===== Selected excerpt

Your guide to the fast-growing world of finger drumming

This highly engaging performance technique, embraced by DJs and drummers alike, is getting more and more attention. We look at the past, present and future of finger drumming, and offer advice for those looking to get started. 

About a minute into Fred again..’s Boiler Room, which at the time of writing has been viewed 24 million times, he began using a technique that became a big talking point, one that helped cement the set as an instant classic.  

Rather than simply hitting play on his first track, Fred built up a series of drum loops by hand, playing the rhythms on performance pads using a technique called finger drumming. He turned to the technique again later, with a live rendition of “Turn On The Lights,” his track with Swedish House Mafia and Future, with the crowd by this point in a state of frenzy. Anyone who caught his performance at this year’s Glastonbury would have seen Fred, in his role of one of the festival’s headliners, finger drumming in the middle of a vast stage for one of the weekend’s biggest crowds.

==========
===== Data excerpts

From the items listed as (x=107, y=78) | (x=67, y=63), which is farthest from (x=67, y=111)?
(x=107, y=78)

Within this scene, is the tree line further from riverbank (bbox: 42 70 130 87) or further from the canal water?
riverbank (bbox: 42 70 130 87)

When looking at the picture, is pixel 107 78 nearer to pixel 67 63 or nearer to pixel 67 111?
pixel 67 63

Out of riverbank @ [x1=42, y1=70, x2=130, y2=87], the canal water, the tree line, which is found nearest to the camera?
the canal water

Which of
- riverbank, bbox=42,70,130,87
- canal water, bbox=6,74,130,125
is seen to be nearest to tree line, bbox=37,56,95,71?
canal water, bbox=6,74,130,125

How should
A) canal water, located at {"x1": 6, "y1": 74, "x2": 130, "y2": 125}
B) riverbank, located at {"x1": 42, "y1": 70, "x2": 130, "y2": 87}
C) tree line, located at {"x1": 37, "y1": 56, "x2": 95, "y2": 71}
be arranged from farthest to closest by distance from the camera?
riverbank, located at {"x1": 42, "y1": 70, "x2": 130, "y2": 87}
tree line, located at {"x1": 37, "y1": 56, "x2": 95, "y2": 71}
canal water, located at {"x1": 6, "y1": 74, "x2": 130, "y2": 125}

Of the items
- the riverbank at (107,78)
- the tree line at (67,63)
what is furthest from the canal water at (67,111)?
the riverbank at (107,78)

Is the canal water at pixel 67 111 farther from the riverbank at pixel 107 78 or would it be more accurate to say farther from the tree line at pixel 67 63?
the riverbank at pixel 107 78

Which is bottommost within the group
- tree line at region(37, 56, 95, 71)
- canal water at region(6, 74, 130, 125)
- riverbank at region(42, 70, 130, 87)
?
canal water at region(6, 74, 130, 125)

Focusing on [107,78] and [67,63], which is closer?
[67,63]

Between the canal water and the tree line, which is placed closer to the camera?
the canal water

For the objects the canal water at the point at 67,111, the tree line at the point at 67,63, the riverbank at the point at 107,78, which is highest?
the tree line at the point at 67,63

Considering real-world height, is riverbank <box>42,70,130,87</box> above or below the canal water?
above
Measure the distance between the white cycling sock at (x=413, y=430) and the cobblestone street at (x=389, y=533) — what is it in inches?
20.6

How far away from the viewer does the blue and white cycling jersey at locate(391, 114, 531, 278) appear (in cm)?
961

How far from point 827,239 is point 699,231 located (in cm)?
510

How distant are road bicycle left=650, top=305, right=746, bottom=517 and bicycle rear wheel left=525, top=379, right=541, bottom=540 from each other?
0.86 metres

==========

Problems to solve |
1 – Answer these questions using the finger drumming article.
(a) According to the article, who has embraced this performance technique?
(b) How many times had Fred again..'s Boiler Room been viewed at the time of writing?
(c) On what did Fred play the rhythms when he built up his drum loops?
2 – Reproduce the passage of the finger drumming article between "About a minute" and "weekend’s biggest crowds.", inclusive.

In response |
1 –
(a) DJs and drummers alike.
(b) 24 million times.
(c) On performance pads.

2 –
About a minute into Fred again..’s Boiler Room, which at the time of writing has been viewed 24 million times, he began using a technique that became a big talking point, one that helped cement the set as an instant classic.  

Rather than simply hitting play on his first track, Fred built up a series of drum loops by hand, playing the rhythms on performance pads using a technique called finger drumming. He turned to the technique again later, with a live rendition of “Turn On The Lights,” his track with Swedish House Mafia and Future, with the crowd by this point in a state of frenzy. Anyone who caught his performance at this year’s Glastonbury would have seen Fred, in his role of one of the festival’s headliners, finger drumming in the middle of a vast stage for one of the weekend’s biggest crowds.